Plot of the residuals versus run order

We next perform a residuals analysis to validate the model. We first generate a plot of the residuals versus run order.

Normal plot, box plot, and histogram of the residuals

Next we generate a normal plot, a box plot, and a histogram of the residuals.

Normal plot, box plot, and histogram of residuals

Viewing the above plots of the residuals does not show any reason to question the model.

Fitting a Model to the "Stress" Response, Simplifying the Model and Checking Residuals

Model specification screen and stepwise regression (starting from a full second-order model) output

We start with the model specification screen in which we input factors and responses and choose the model we want to fit. This time the "Stress" response will be modeled. We start with a full second-order model and select a "Stepwise Fit". We set "prob" to 0.10 and direction to "Mixed" and then "Go".

JMP menus and output for the Stress response

The stepwise routine finds the intercept, the main effects, and Pressure squared to be signficant terms.

JMP output for analyzing the model selected by the stepwise regression for the Stress response

The following is the JMP analysis using the model selected by the stepwise regression, which contains four significant terms, in the previous step. The model is fit using coded factors, since the factor columns were given the property "coded".

Conclusions from the JMP output

From the above output, we make the following conclusions.

The R² is very good for fitting "Stress".
The lack of fit test does not have a problem with the model (very small "Prob > F " would question the model).
The residual plot does not reveal any major violations of the underlying assumptions.
The interaction plot shows why an interaction term is needed (parallel lines would suggest no interaction).

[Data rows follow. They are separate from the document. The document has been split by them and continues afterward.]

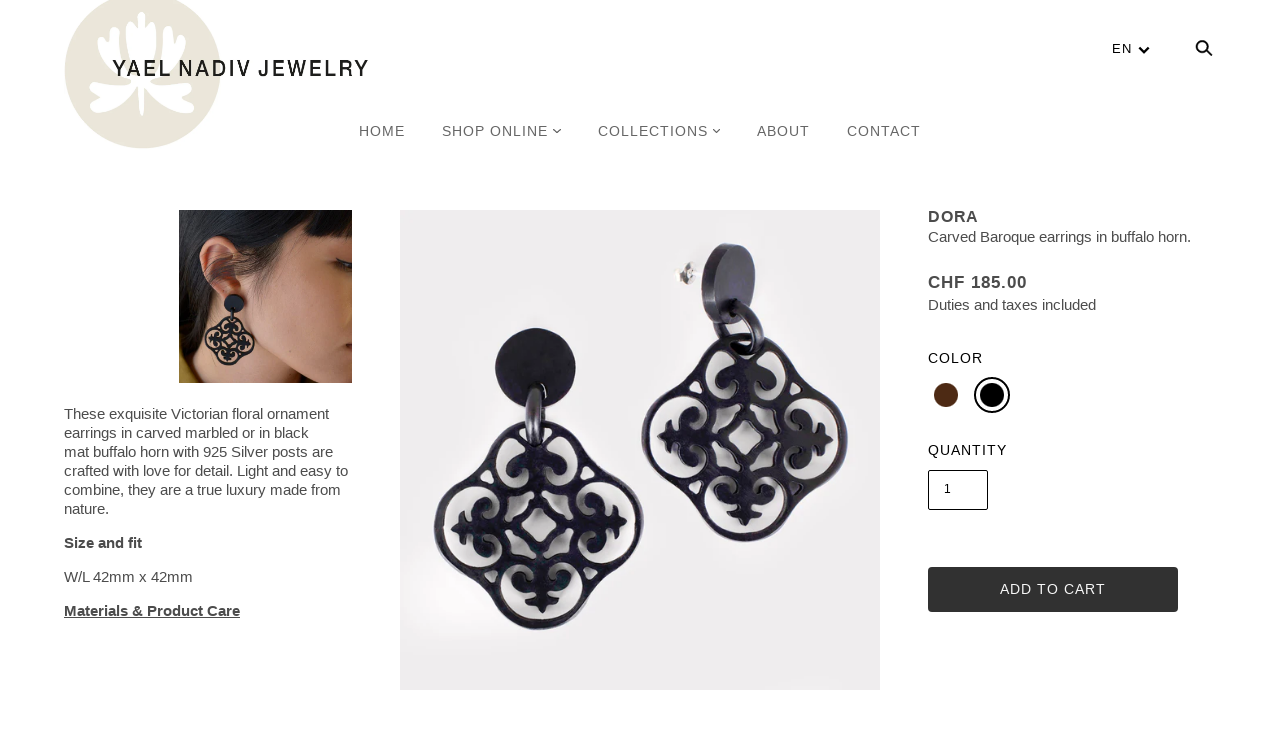

--- FILE ---
content_type: text/css
request_url: https://yaelnadiv.com/cdn/shop/t/4/assets/theme--customizations.scss.css?v=126205609297143024681622450968
body_size: -696
content:
/*# sourceMappingURL=/cdn/shop/t/4/assets/theme--customizations.scss.css.map?v=126205609297143024681622450968 */


--- FILE ---
content_type: text/css
request_url: https://yaelnadiv.com/cdn/shop/t/4/assets/language-selector.css?v=174279591034564297601710405998
body_size: -371
content:
#localization_form .disclosure{background-color:transparent!important}#localization_form .disclosure__button{font-family:Helvetica Neue,Helvetica,Helvetica,Arial,sans-serif;font-size:13.2px;letter-spacing:1px;line-height:30px;background-color:transparent!important;display:flex}#localization_form .disclosure__button .arrow{-webkit-transform:rotate(180deg);transform:rotate(180deg);margin-left:6px;margin-right:-1px}#localization_form ul.disclosure__list{position:absolute;z-index:1}#localization_form ul li a{font-size:13.2px;letter-spacing:1px;line-height:1.2em;margin-left:4px}#localization_form ul li a:hover{text-decoration:underline}#localization_form ul li{height:19px;line-height:19px}#localization_form .disclosure__button:hover{cursor:pointer}.header--mobile-top #localization_form .disclosure__button,.header--mobile-top #localization_form ul li a{font-size:11.7px;line-height:24px;height:24px;padding-top:0;padding-bottom:0}.header--mobile-top #localization_form ul{padding-right:20px;background-color:#fff}
/*# sourceMappingURL=/cdn/shop/t/4/assets/language-selector.css.map?v=174279591034564297601710405998 */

Plot of the residuals versus run order

We next perform a residuals analysis to validate the model. We first generate a plot of the residuals versus run order.

Normal plot, box plot, and histogram of the residuals

Next we generate a normal plot, a box plot, and a histogram of the residuals.

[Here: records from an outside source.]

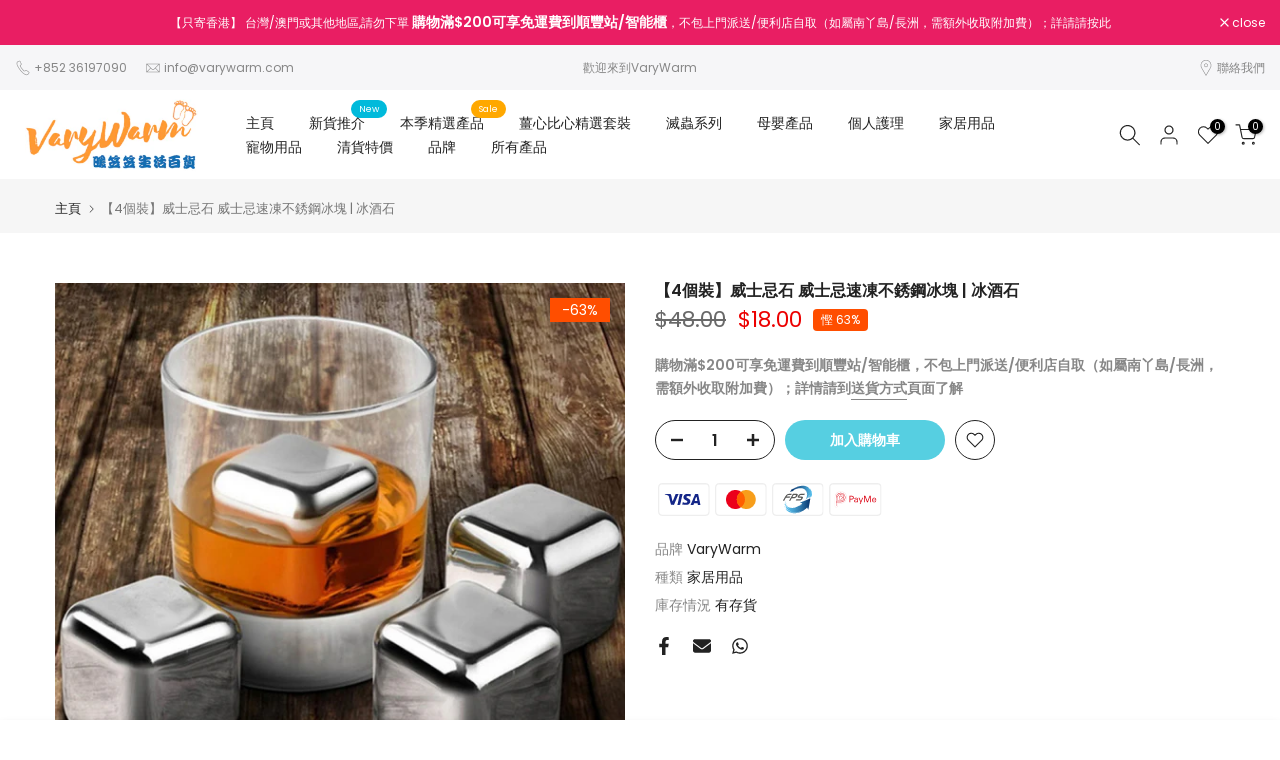

--- FILE ---
content_type: image/svg+xml
request_url: https://www.varywarm.com/cdn/shopifycloud/storefront/assets/payment_icons/payme-5c79e25a.svg
body_size: 971
content:
<svg xmlns="http://www.w3.org/2000/svg" role="img" viewBox="0 0 38 24" width="38" height="24" aria-labelledby="pi-payme"><title id="pi-payme">PayMe</title><g clip-path="url(#pi-payme-a)"><path fill="#000" d="M35 0H3C1.3 0 0 1.3 0 3v18c0 1.7 1.4 3 3 3h32c1.7 0 3-1.3 3-3V3c0-1.7-1.4-3-3-3Z" opacity=".07"/><path fill="#fff" d="M35 1c1.1 0 2 .9 2 2v18c0 1.1-.9 2-2 2H3c-1.1 0-2-.9-2-2V3c0-1.1.9-2 2-2h32Z"/><path fill="#DB0011" fill-rule="evenodd" d="M8.432 8.206a2.357 2.357 0 0 0-2.361 2.348c-.001.637.006 2.21.006 2.227 0 .074.06.134.134.134.017 0 1.64-.007 2.215-.006a2.357 2.357 0 0 0 2.361-2.348 2.358 2.358 0 0 0-2.355-2.355Zm-.006 4.434c-.479-.001-1.68.003-2.082.005-.002-.397-.007-1.564-.007-2.09a2.09 2.09 0 0 1 2.095-2.08 2.09 2.09 0 0 1 2.088 2.085 2.089 2.089 0 0 1-2.094 2.08Z" clip-rule="evenodd"/><path fill="#DB0011" fill-rule="evenodd" d="M8.433 7.146c-1.87-.003-3.395 1.527-3.398 3.411 0 .73.006 2.288.009 2.967l-.001.01-.005 3.13c0 .075.06.136.134.137a.135.135 0 0 0 .134-.137l.004-2.678c.51-.002 2.385-.009 3.114-.008 1.871.003 3.396-1.528 3.398-3.412.003-1.883-1.517-3.418-3.389-3.42m-.008 6.56c-.728-.002-2.596.005-3.113.007-.002-.514-.01-2.346-.009-3.155.002-1.734 1.407-3.142 3.13-3.14a3.14 3.14 0 0 1 3.122 3.148c-.003 1.733-1.407 3.142-3.13 3.14Z" clip-rule="evenodd"/><mask id="pi-payme-b" width="9" height="12" x="4" y="6" maskUnits="userSpaceOnUse" style="mask-type:luminance"><path fill="#DB0011" d="M4 6h8.925v11.86H4V6Z"/></mask><g mask="url(#pi-payme-b)"><path fill="#DB0011" fill-rule="evenodd" d="M8.469 6A4.469 4.469 0 0 0 4 10.46c-.002 1.243.013 4.315.013 4.345l-.002 1.847c0 .313.207 1.207 1.135 1.209.993.001 1.218-.858 1.219-1.159 0-.219.016-1.381.021-1.768.69-.002 1.38-.004 2.07-.003a4.469 4.469 0 0 0 4.469-4.46A4.47 4.47 0 0 0 8.469 6Zm-.012 8.657c-.418 0-1.149 0-2.174.004a.128.128 0 0 0-.037.005l-.031.01a.137.137 0 0 0-.097.129c-.001.066-.023 1.633-.023 1.897 0 .009-.042.886-.949.885-.83-.001-.865-.925-.865-.935l.002-1.848c0-.03-.015-3.102-.013-4.345a4.197 4.197 0 0 1 4.198-4.186 4.197 4.197 0 0 1 4.187 4.198 4.197 4.197 0 0 1-4.198 4.186Z" clip-rule="evenodd"/></g><path fill="#DB0011" fill-rule="evenodd" d="M16.174 9.8h-.806l-.003 1.738h.633c.646.002 1.273-.101 1.274-.902.001-.704-.504-.834-1.098-.835Zm.88 2.089c-.244.09-.538.122-.839.122l-.85-.002-.003 1.997-.601-.001.006-4.671 1.426.002c.397 0 .806.007 1.151.234.377.246.556.673.555 1.112 0 .569-.315 1.014-.846 1.207Zm2.934.476c-.499-.001-1.318.056-1.319.721 0 .4.338.615.71.615.812.001.896-.664.897-1.323-.134-.013-.198-.013-.288-.013Zm.4 1.648a3.714 3.714 0 0 1-.056-.46c-.27.395-.628.53-1.095.53-.6-.002-1.131-.306-1.13-.972 0-.975 1.063-1.09 1.85-1.089.106 0 .213.005.32.014v-.194c0-.504-.178-.789-.71-.79-.396 0-.633.148-.672.575l-.55-.001c.033-.71.603-.942 1.21-.942.825.001 1.228.319 1.227 1.171l-.002 1.202c0 .426.057.808.101.956h-.492Zm2.327 1.23h-.563l.533-1.234-1.371-3.258.64.001 1.013 2.67 1.014-2.667h.57l-1.836 4.488Zm6.883-1.218.006-4.205-1.637 4.203h-.55l-1.632-4.215-.005 4.212h-.544l.006-4.672.96.002 1.517 3.95 1.489-3.946.96.001-.007 4.671h-.563Zm2.997-2.928c-.595-.001-.89.49-.942 1.032l1.791.002c.007-.536-.26-1.034-.85-1.034Zm-.955 1.407v.064c-.001.601.318 1.15.97 1.152.46 0 .762-.284.833-.742h.537c-.129.77-.68 1.124-1.415 1.123-1.004-.002-1.49-.68-1.488-1.65.001-.975.489-1.744 1.537-1.742 1.081.001 1.387.848 1.386 1.798l-2.36-.003ZM8.464 9.266c-.697 0-1.266.579-1.267 1.292 0 .346.004 1.195.004 1.195 0 .057.045.103.1.103l1.16-.003c.697 0 1.266-.579 1.267-1.292 0-.713-.566-1.294-1.264-1.295Zm-.003 2.313-.995.003c-.001-.223-.004-.769-.003-1.024 0-.562.45-1.019 1-1.018.552 0 1 .459 1 1.021A1.01 1.01 0 0 1 8.46 11.58Z" clip-rule="evenodd"/></g><defs><clipPath id="pi-payme-a"><path fill="#fff" d="M0 0h38v24H0z"/></clipPath></defs></svg>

Viewing the above plots of the residuals does not show any reason to question the model.

Response Surface Contours for Both Responses

"Contour Profiler" and "Prediction Profiler"

JMP has a "Contour Profiler" and "Prediction Profiler" that visually and interactively show how the responses vary as a function of the input factors. These plots are shown here for both the Uniformity and the Stress response.

Contour Profiler and Prediction Profiler plots for both the Uniformity
and the Stress response

Prediction Profiles Desirability Functions for Both Responses

Desirability function: Pressure should be as high as possible and H₂/WF₆ as low as possible

You can graphically construct a desirability function and let JMP find the factor settings that maximize it - here it suggests that Pressure should be as high as possible and H₂/WF₆ as low as possible.

JMP plot of desirability function

Summary

Final response surface models

The response surface models fit to (coded) "Uniformity" and "Stress" were:

Uniformity = 5.93 - 1.91*Pressure - 0.22*H₂/WF₆ + 1.70*Pressure*H₂/WF₆

Stress = 7.73 + 0.74*Pressure + 0.50*H₂/WF₆ - 0.49*Pressure²

Trade-offs are often needed for multiple responses These models and the corresponding profiler plots show that trade-offs have to be made when trying to achieve low values for both "Uniformity" and "Stress" since a high value of "Pressure" is good for "Uniformity" while a low value of "Pressure" is good for "Stress". While low values of H₂/WF₆ are good for both responses, the situation is further complicated by the fact that the "Peeling" response (not considered in this analysis) was unacceptable for values of H₂/WF₆ below approximately 5.

"Uniformity" was chosen as more important In this case, the experimenters chose to focus on optimizing "Uniformity" while keeping H₂/WF₆ at 5. That meant setting "Pressure" at 80 torr.

Confirmation runs validated the model projections A set of 16 verification runs at the chosen conditions confirmed that all goals, except those for the "Stress" response, were met by this set of process settings.